Brian "Billy" Melrose (born 9 May 1963) is an Australian professional rugby union coach and former player who played as a fly half and inside centre. He was head coach of the Greater Sydney Rams for the inaugural season of Australia's National Rugby Championship in 2014.

==Family and early life==
Brian Melrose grew up in Baulkham Hills in Sydney as the third of four brothers who all played first-grade rugby. His brother Tony Melrose is a former Wallaby who also played rugby league for Parramatta, Souths, Easts, Manly and New South Wales.

==Rugby career==
Melrose played as a fly-half or centre in Sydney's club rugby competition for Parramatta, Western Suburbs (now West Harbour), and Eastwood in the 1980s and 1990s. He won the A.L. Vincent Trophy for the best and fairest player at Western Suburbs in 1994. Melrose played 240 first-grade games between 1982 and 1999, returning to his first club Parramatta, as first-grade captain-coach before retiring.

==Coaching career==
Melrose was appointed co-coach of the previously struggling West Harbour club in 2001 and improved immediately, with the team reaching the playoffs in 2001 and 2002. He was named the NSW Premier Rugby 'Coach of the Year' in 2002. Manly RUFC recruited Melrose as Head Coach for the 2003 season and again improved his team's position (from 10th in 2002) to reach the play-offs in 2003 and 2004.

He undertook a coaching study tour of the UK before joining the New South Wales Waratahs as attack and kicking coach for the 2005 season. It was the Waratahs' most successful Super Rugby season, making the grand final for the first time and following that up with another finals appearance in 2006.

Melrose was appointed Head Coach of the Western Sydney Rams for the inaugural Australian Rugby Championship in 2007. Despite predictions that the team would finish near the bottom of the standings, the Rams won the minor premiership under his direction.

He was Head Coach of the Australia under 20s team which finished fifth place at the 2008 IRB Junior World Championships, and Head Coach of Eastwood in 2009.

Melrose left for Ireland in 2010 to take up a contract as assistant coach with Connacht in the Pro12 competition.
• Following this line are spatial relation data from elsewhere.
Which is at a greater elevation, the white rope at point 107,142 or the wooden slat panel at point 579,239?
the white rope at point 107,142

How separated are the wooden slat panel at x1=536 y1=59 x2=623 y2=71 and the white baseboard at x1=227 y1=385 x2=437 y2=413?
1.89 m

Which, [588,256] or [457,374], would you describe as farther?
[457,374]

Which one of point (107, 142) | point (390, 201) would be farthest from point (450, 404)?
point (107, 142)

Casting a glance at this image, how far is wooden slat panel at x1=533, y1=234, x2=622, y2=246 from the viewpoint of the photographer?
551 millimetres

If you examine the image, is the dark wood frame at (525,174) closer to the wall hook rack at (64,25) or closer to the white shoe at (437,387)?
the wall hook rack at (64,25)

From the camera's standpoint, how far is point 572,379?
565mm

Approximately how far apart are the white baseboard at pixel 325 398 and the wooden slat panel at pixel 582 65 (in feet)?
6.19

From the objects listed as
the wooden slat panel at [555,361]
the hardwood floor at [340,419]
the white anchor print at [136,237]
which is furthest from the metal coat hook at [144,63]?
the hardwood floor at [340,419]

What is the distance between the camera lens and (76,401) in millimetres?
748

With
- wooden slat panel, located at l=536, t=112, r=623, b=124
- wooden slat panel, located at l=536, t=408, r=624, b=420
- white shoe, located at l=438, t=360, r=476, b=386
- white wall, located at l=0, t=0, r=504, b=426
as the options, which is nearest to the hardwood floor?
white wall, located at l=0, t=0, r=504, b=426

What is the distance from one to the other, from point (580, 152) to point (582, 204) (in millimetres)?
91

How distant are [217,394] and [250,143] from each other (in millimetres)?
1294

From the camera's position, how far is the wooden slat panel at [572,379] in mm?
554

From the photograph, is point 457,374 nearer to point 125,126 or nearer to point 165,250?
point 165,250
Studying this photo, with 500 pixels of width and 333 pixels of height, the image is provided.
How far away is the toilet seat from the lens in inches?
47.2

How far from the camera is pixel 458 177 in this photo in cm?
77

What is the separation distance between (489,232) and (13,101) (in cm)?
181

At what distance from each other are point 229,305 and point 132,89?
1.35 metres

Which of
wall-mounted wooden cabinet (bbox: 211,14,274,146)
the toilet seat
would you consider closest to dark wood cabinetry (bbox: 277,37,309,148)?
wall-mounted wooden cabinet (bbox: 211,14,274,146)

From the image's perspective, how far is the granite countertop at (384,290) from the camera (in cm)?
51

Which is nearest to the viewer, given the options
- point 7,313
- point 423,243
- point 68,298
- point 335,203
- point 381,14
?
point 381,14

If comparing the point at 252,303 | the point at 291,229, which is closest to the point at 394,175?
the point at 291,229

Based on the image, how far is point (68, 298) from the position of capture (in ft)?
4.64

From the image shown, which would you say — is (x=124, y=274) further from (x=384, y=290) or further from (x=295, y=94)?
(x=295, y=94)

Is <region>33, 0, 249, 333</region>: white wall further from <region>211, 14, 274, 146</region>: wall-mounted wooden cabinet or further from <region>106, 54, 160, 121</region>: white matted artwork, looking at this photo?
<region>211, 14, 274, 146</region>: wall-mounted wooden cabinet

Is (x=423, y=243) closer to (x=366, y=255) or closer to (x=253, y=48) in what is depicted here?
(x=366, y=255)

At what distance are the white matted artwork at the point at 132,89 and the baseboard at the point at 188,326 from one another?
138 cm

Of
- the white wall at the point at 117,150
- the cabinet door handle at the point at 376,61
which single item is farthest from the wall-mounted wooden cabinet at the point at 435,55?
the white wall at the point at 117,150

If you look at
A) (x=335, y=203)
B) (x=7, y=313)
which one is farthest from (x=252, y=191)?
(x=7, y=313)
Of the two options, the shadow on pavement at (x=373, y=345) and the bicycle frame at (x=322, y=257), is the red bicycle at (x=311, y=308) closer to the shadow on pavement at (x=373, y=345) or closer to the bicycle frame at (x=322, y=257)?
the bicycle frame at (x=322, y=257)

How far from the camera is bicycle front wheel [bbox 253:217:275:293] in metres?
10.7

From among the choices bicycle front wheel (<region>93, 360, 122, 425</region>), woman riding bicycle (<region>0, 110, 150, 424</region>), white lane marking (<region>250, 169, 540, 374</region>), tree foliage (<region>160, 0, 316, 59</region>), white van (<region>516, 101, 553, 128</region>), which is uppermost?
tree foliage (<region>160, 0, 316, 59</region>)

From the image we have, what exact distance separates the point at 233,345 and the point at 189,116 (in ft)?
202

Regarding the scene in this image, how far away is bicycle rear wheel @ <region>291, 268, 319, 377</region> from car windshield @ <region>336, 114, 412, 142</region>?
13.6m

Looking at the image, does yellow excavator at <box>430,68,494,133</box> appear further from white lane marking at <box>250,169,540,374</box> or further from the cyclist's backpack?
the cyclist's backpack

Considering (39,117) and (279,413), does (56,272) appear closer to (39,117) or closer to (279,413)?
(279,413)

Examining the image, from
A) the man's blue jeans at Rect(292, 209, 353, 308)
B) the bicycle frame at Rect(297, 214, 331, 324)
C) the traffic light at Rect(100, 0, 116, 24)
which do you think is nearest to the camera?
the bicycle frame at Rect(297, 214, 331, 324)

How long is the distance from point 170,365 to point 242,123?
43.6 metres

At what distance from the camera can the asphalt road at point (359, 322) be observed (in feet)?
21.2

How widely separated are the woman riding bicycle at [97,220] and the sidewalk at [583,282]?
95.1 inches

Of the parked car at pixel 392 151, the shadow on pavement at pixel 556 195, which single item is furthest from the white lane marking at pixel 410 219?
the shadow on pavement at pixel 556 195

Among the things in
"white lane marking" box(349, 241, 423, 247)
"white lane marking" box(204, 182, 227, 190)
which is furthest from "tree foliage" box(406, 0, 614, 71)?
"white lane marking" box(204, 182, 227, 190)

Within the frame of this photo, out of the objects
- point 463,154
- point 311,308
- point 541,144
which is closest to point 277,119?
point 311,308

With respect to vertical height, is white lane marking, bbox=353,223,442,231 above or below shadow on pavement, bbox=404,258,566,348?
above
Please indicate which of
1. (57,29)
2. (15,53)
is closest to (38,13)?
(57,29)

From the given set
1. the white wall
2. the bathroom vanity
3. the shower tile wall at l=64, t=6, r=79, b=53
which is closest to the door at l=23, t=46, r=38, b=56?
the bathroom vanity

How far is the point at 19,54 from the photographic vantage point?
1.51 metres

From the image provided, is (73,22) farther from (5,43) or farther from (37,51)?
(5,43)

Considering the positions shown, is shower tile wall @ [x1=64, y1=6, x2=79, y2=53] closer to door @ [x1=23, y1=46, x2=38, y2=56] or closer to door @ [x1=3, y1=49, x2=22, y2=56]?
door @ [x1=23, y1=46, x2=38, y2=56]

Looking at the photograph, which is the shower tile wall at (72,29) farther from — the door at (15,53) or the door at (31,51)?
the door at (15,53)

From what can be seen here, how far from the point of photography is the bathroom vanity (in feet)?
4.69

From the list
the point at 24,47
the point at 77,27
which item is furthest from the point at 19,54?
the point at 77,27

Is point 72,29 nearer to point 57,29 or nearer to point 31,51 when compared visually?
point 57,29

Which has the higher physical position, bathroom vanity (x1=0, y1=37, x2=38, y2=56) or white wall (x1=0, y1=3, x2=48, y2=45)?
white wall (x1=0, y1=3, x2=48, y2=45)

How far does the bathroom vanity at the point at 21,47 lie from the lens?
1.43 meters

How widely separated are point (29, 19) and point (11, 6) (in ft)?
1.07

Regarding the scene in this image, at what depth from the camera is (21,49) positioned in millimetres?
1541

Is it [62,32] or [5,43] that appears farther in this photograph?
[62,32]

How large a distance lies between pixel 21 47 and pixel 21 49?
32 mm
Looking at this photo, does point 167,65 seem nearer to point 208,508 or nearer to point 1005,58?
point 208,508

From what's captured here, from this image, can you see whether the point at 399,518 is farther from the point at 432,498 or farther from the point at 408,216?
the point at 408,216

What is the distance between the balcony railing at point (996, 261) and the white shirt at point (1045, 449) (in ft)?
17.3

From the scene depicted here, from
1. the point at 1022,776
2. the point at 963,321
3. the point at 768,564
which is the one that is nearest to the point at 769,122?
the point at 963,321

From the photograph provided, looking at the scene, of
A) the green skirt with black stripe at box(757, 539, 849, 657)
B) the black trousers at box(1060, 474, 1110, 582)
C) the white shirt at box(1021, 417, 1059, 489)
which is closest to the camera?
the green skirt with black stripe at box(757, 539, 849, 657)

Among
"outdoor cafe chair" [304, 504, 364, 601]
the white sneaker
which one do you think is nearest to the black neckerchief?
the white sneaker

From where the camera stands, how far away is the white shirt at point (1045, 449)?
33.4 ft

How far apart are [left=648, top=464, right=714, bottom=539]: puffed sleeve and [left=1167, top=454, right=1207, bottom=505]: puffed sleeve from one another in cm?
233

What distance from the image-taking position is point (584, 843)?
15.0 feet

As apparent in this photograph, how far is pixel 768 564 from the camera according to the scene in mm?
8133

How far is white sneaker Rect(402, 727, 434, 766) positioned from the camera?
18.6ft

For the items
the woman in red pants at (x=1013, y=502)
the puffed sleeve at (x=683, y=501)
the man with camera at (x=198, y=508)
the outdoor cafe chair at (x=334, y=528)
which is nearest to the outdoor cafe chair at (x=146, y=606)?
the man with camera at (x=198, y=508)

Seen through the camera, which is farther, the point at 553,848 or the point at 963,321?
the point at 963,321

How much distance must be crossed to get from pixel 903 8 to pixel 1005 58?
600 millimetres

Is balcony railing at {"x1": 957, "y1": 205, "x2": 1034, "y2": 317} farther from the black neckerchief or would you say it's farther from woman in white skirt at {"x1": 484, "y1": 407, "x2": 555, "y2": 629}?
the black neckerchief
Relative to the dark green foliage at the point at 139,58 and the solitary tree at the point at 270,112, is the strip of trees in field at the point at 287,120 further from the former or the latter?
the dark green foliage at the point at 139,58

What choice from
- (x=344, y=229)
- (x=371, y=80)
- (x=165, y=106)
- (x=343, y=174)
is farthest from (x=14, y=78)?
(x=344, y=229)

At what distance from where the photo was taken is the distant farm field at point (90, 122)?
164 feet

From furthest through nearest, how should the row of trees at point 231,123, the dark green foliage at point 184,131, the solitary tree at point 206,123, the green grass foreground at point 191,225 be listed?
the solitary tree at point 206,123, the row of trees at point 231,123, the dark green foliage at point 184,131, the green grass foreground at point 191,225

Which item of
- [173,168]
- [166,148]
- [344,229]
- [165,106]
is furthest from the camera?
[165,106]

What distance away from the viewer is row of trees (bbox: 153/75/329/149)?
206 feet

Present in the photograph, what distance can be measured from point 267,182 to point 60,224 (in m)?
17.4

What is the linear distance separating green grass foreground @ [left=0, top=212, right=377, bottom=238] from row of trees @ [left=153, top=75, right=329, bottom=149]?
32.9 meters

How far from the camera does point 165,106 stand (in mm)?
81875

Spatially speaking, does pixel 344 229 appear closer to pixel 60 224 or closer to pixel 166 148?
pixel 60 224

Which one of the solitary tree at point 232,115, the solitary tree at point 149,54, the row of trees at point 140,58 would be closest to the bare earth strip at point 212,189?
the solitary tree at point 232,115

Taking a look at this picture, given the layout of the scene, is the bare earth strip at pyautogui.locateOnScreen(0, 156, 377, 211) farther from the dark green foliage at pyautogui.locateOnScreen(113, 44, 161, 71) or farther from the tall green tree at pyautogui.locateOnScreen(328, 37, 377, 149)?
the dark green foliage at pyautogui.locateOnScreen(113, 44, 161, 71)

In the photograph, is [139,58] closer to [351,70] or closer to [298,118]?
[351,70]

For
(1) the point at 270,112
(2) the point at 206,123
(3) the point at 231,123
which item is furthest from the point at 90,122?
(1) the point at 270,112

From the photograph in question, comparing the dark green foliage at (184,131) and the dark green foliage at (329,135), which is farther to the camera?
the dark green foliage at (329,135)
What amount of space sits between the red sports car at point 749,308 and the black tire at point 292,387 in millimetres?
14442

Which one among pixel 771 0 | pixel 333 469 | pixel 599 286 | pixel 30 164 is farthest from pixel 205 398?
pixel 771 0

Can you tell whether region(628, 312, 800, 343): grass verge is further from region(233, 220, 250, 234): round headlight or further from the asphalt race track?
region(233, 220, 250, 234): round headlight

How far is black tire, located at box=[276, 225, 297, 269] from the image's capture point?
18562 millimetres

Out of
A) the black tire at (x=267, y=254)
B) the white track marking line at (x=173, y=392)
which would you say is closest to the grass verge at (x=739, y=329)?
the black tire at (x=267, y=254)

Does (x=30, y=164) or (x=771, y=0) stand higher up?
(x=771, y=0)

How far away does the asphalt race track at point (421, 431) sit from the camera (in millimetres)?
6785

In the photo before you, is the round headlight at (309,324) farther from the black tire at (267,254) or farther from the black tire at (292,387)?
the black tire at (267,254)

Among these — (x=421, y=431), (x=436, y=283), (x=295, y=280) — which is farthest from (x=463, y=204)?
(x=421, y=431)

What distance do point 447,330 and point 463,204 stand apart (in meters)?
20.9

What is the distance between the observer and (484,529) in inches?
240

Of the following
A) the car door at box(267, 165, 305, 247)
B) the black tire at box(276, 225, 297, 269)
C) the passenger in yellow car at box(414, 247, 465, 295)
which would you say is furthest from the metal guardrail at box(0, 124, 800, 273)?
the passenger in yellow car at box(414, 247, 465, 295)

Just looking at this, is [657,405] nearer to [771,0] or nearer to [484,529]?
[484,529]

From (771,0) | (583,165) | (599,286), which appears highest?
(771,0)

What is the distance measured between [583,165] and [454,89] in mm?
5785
He was recruited to London Irish in 2011. Returning to Australia in 2013, he worked on his building business and worked with NRL club St George-Illawarra as a skills coach.

The Greater Sydney Rams appointed Melrose as Head Coach for the 2014 season, renewing their association with the coach that took the Western Sydney Rams to the Minor Premiership in 2007.